Название: The Wife of Sir Isaac Harman
Автор: H. G. Wells
Издательство: Bookwire
Жанр: Языкознание
isbn: 4057664610720
isbn:
§5
(A fragment of the conversation in Lady Beach-Mandarin's returning automobile may be recorded in a parenthesis here.
"But did you see Sir Isaac?" she cried, abruptly.
"Sir Isaac?" defended the startled Mr. Brumley. "Where?"
"He was dodging about in the garden all the time."
"Dodging about the garden!... I saw a sort of gardener——"

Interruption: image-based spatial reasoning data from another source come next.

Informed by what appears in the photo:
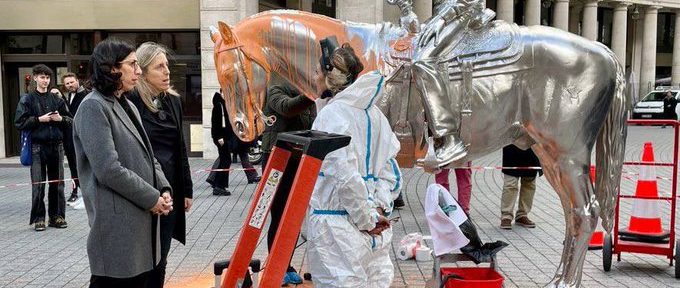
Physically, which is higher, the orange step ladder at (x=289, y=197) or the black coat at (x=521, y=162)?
the orange step ladder at (x=289, y=197)

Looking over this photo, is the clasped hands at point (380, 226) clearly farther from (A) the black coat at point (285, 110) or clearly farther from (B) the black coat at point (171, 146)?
(A) the black coat at point (285, 110)

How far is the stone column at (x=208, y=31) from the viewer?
1535 centimetres

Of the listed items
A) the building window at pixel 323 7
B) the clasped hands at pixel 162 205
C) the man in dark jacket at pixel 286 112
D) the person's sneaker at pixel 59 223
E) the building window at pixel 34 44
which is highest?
the building window at pixel 323 7

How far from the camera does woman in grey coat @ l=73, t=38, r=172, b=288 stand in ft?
10.9

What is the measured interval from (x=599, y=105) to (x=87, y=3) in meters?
13.7

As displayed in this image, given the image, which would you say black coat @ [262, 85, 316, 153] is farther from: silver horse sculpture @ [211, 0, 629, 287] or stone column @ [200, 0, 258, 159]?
stone column @ [200, 0, 258, 159]

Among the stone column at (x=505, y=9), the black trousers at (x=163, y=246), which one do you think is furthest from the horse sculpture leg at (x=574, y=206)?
the stone column at (x=505, y=9)

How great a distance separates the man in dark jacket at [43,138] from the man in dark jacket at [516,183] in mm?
5503

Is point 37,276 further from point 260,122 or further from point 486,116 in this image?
point 486,116

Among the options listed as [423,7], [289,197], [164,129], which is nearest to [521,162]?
[164,129]

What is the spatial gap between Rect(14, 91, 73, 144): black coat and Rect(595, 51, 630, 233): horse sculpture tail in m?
6.52

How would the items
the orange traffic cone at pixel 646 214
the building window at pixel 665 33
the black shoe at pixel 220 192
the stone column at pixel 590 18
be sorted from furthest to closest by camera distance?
the building window at pixel 665 33
the stone column at pixel 590 18
the black shoe at pixel 220 192
the orange traffic cone at pixel 646 214

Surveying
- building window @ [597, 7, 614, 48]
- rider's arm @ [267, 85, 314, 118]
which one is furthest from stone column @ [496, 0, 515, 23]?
rider's arm @ [267, 85, 314, 118]

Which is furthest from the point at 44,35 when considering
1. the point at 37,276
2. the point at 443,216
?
the point at 443,216
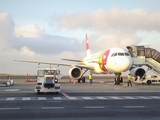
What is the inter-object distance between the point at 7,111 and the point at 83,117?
3.67 metres

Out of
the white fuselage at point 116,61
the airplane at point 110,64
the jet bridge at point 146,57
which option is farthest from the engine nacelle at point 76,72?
the jet bridge at point 146,57

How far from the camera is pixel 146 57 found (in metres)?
42.8

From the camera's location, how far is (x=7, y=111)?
13086 mm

"I'm sure I saw Him," said Lady Beach-Mandarin. "Positive. He hid away in the mushroom shed. The one you found locked."
"But my dear Lady Beach-Mandarin!" protested Mr. Brumley with the air of one who listens to preposterous suggestions. "What can make you think——?"
"Oh I know I saw him," said Lady Beach-Mandarin. "I know. He seemed all over the place. Like a Boy Scout. Didn't you see him too, Susan?"
Miss Sharsper was roused from deep preoccupation. "What, dear?" she asked.
"See Sir Isaac?"
"Sir Isaac?"
"Dodging about the garden when we went through it."
The novelist reflected. "I didn't notice," she said. "I was busy observing things.")
§6
Lady Beach-Mandarin's car passed through the open gates and was swallowed up in the dusty stream of traffic down Putney Hill; the great butler withdrew, the little manservant vanished, Mrs. Sawbridge and her elder daughter had hovered and now receded from the back of the hall; Lady Harman remained standing thoughtfully in the large Bulwer-Lyttonesque doorway of her house. Her face expressed a vague expectation. She waited to be addressed from behind.
Then she became aware of the figure of her husband standing before her. He had come out of the laurels in front. His pale face was livid with anger, his hair dishevelled, there was garden mould and greenness upon his knees and upon his extended hands.
She was startled out of her quiet defensiveness. "Why, Isaac!" she cried. "Where have you been?"
It enraged him further to be asked so obviously unnecessary a question. He forgot his knightly chivalry.
"What the Devil do you mean," he cried, "by chasing me all round the garden?"
"Chasing you? All round the garden?"
"You heard me breaking my shins on that infernal flower-pot you put for me, and out you shot with all your pack of old women and chased me round the garden. What do you mean by it?"
"I didn't think you were in the garden."
"Any Fool could have told I was in the garden. Any Fool might have known I was in the garden. If I wasn't in the garden, then where the Devil was I? Eh? Where else could I be? Of course I was in the garden, and what you wanted was to hunt me down and make a fool of me. And look at me! Look, I say! Look at my hands!"
Lady Harman regarded the lord of her being and hesitated before she answered. She knew what she had to say would enrage him, but she had come to a point in their relationship when a husband's good temper is no longer a supreme consideration. "You've had plenty of time to wash them," she said.
"Yes," he shouted. "And instead I kept 'em to show you. I stayed out here to see the last of that crew for fear I might run against 'em in the house. Of all the infernal old women——"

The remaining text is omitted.